Practicing Continuous Cover Forestry at Wilderness Wood

by Chris Yarrow - Wilderness Wood

Anne and I had owned Wilderness Wood, a 61 acre mixed woodland at Hadlow Down East Sussex, for seven years when the ’87 Storm blew over or snapped off large swathes of our 27 year old pine plantations. As in most affected woods, other trees also suffered, including oak “standards” in the chestnut coppice, which had leaf-laden crowns snapped apart by the force of the wind. But it was our well-thinned plantations that looked sorriest.

The Storm produced a mountain of small sawlogs, bars,and pulp and we were fortunate to secure outlets before most owners had flooded the market. The logs did degrade somewhat in the period before collection, as there was a severe shortage of transport. Using our own labour to harvest and a salt-of–the-earth contractor to clear the debris we were ready to replant in 87/88. We just about broke even on the work.

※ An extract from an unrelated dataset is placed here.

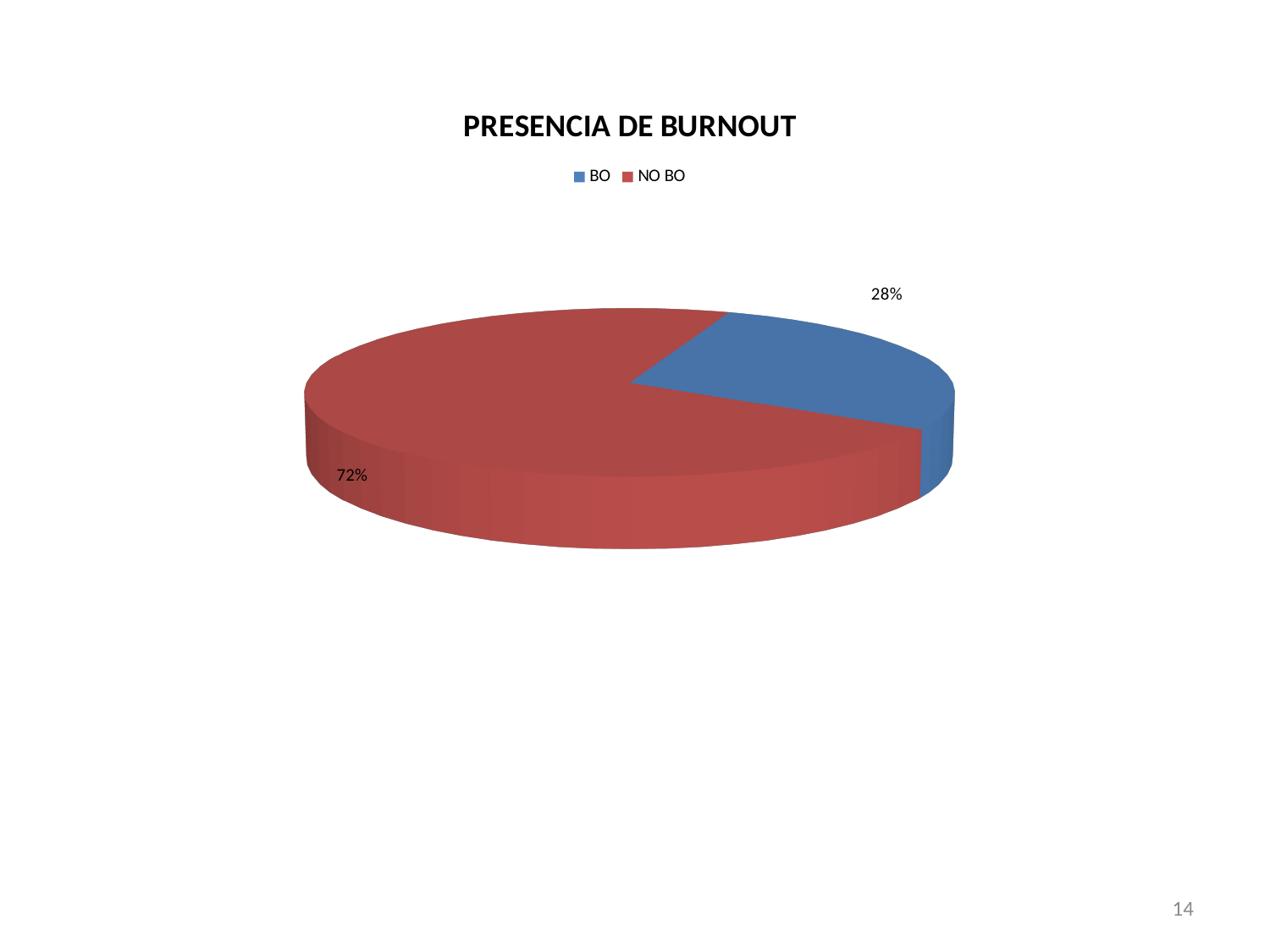
Which slice is the largest? NO BO What colour is the NO BO slice? red What is the title of the chart? PRESENCIA DE BURNOUT How many entries does the legend list? 2 How many slices does the pie chart have? 2 What share of the pie does BO represent? 28% What share of the pie does NO BO represent? 72% Which is larger, BO or NO BO? NO BO What is the difference in percentage points between NO BO and BO? 44 Which slice is the smallest? BO What kind of chart is shown on the slide? pie chart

The practice of continuous cover silviculture had fascinated me since college visits to the Vosges and we had begun to convert the plantations using the “Bradford-Hutt” system. This involves clearing 6m x 6m plots on an18m grid and planting suitable trees in the space. Six years later one clears another plot on the same side of each first plot, plants more trees, and so on nine times, each cycle thinning the remaining older trees, until an uneven aged wood with the oldest trees of 54 years is produced. At this age commercial species, such as Douglas fir, are suitable for harvesting.

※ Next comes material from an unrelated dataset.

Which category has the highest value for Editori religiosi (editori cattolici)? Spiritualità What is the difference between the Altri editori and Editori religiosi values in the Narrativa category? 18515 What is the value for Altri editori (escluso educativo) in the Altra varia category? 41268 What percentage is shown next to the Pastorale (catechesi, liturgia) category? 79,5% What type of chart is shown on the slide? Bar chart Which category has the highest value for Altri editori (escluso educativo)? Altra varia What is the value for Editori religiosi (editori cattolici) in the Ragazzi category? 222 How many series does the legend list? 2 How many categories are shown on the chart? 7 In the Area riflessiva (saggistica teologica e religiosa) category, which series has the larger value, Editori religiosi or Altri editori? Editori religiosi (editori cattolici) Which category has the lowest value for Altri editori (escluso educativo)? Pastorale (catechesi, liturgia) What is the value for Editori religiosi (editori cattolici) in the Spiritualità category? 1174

At the time of the storm we had just commenced the second cycle, and found that planting beech and larch was a waste of time. The peaty podsol on the Tunbridge Wells Sand is too infertile for most broadleaves, and the plots too small for light-demanding larch. However, Thuja and Douglas Fir loved it, although the Douglas did better in the lighter locations.

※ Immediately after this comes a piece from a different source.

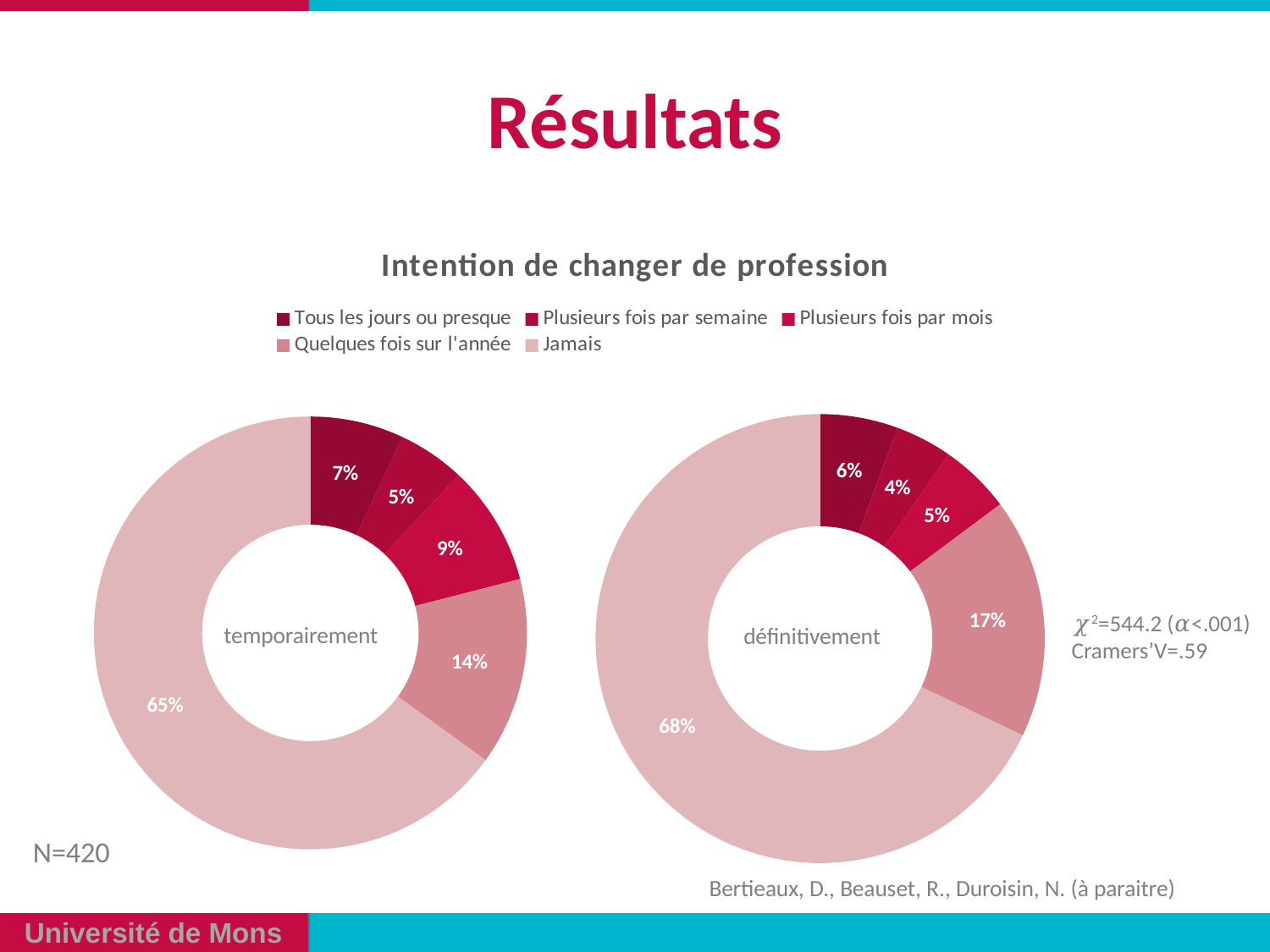
What sample size (N) is shown on the slide? N=420 In the 'définitivement' doughnut chart, which category has the smallest share? Plusieurs fois par semaine How many categories does the legend list for the charts? 5 In the 'définitivement' doughnut chart, what is the share for 'Jamais'? 68% In the 'temporairement' doughnut chart, which category has the largest share? Jamais In the 'temporairement' doughnut chart, what is the share for 'Jamais'? 65% In the 'définitivement' doughnut chart, what is the share for 'Tous les jours ou presque'? 6% What is the difference between the 'Quelques fois sur l'année' shares in the 'définitivement' chart and the 'temporairement' chart? 3 percentage points In the 'temporairement' doughnut chart, what is the share for 'Quelques fois sur l'année'? 14% Which is larger: the 'Plusieurs fois par mois' share in the 'temporairement' chart or in the 'définitivement' chart? temporairement What is the title shown above the two doughnut charts? Intention de changer de profession What type of chart is used to show the 'temporairement' and 'définitivement' data? Doughnut chart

After the Storm, with relatively large areas to replant between scattered groups of pine and beech, we moved up a gear and planted 9m x9m plots of Thuja, Douglas, Beech/Chestnut, and Norway in an 18m grid, all at 2m spacing. Between all trees Norway were planted as a cash crop for Christmas trees, and harvested four to ten years later, recouping most of the replanting cost. The 9m plots were chosen to allow sufficient space for the slower growing broadleaves, and to lessen overshadowing by the Douglas.

So how successful has this complex plan been? The 30,000 visitors we attract each year enjoy visually varied stands. Wildlife, including deer, foxes, badgers, and owls, benefit from the richer habitats, and there is a much more flexible system to respond to what climate change may throw at it.

The unfashionable non-natives are already being profitably thinned for tepee and rustic poles, and will provide large volumes of high quality sawlogs in due course. The better trees are high-pruned, with foliage sold at Christmas. As a guide to site suitability, top heights of Douglas and Thuja are 16m and 15m respectively, putting them off the top ends of the yield class tables. For us, the silviculture is a far more enjoyable challenge than any conventional system could produce.